Turkey this week launched an investigation into statements issued by the mayor of the northwestern city of Bolu after he said he would charge foreigners – refugees, immigrants and tourists – ten times more for water and waste services, local media reported.
Tanju Ozcan, mayor of Bolu and member of the opposition Republican People's Party (CHP), later made clear which foreigners he was referring to – refugees whose presence has made Turkey home to the world's largest refugee population.
In his latest anti-refugee statements, Ozcan came under fire on social media for being "populist" and "fascist" with some even calling for a racial discrimination complaint to be filed against him.
Ozcan was elected mayor in 2019 and instructed the municipality to stop relief for foreigners.

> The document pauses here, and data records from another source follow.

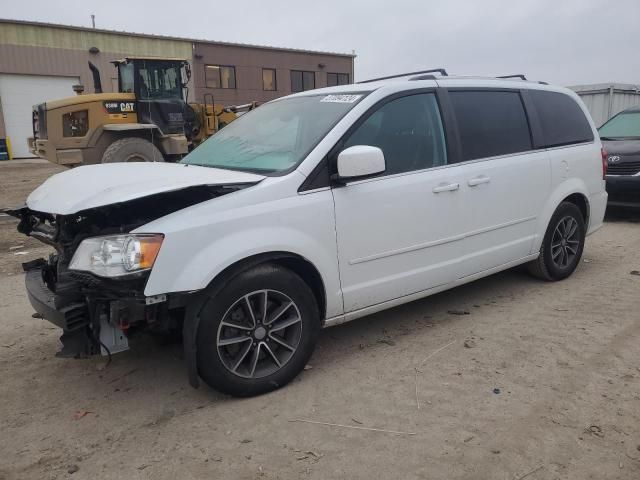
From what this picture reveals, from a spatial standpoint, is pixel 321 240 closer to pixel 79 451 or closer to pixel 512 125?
pixel 79 451

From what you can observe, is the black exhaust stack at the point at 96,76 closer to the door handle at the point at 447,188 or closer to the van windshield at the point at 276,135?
the van windshield at the point at 276,135

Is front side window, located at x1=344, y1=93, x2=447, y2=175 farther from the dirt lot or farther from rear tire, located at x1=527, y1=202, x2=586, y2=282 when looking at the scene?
rear tire, located at x1=527, y1=202, x2=586, y2=282

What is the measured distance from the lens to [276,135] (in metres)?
3.70

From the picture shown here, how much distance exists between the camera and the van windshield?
11.0ft

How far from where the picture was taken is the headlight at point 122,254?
104 inches

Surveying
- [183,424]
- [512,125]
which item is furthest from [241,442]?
[512,125]

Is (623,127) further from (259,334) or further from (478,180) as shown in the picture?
(259,334)

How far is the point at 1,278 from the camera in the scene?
5.64 m

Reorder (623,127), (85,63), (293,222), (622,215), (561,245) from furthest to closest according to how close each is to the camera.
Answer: (85,63) < (623,127) < (622,215) < (561,245) < (293,222)

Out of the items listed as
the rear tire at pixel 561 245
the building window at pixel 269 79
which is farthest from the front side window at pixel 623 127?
the building window at pixel 269 79

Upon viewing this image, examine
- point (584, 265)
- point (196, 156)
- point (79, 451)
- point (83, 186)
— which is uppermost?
point (196, 156)

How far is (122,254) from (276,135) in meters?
1.50

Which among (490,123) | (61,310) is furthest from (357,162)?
(61,310)

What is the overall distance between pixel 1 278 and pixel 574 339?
221 inches
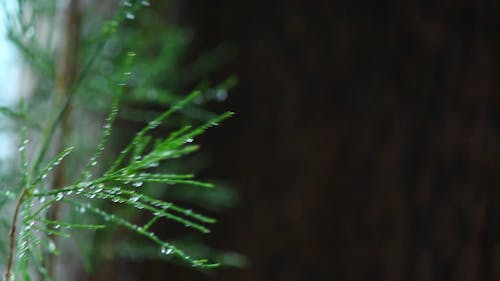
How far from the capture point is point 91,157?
713 millimetres

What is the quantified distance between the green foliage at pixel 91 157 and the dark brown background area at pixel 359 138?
13 centimetres

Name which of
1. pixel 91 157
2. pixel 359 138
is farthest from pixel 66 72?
pixel 359 138

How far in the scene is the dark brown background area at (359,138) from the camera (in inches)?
35.6

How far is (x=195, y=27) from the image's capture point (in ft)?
4.19

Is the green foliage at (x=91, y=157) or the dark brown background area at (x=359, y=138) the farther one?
the dark brown background area at (x=359, y=138)

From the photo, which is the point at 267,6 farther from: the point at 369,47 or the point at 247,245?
the point at 247,245

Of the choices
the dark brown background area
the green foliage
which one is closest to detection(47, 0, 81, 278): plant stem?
the green foliage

Ankara deputy of the ruling Justice and Development Party (AK Party), Emrullah Isler, criticised Ozcan's statements, saying: "I listened to the racist and provocative words of CHP Bolu Mayor Tanju Özcan toward Syrians. It is our humanitarian duty to help those in need and share our bread."
According to the UN refugee agency UNHCR, some four million refugees, mostly Syrians, currently live in Turkey.
An estimated 200,000 Afghans make up the second-largest group. The UNHCR says nearly 300,000 people have been displaced inside Afghanistan since January after NATO troops' withdrawal.
Afghan migrants often intend to cross Turkey to big cities such as Istanbul, Ankara and İzmir, where they can work to earn money to get to Europe, UNHCR says.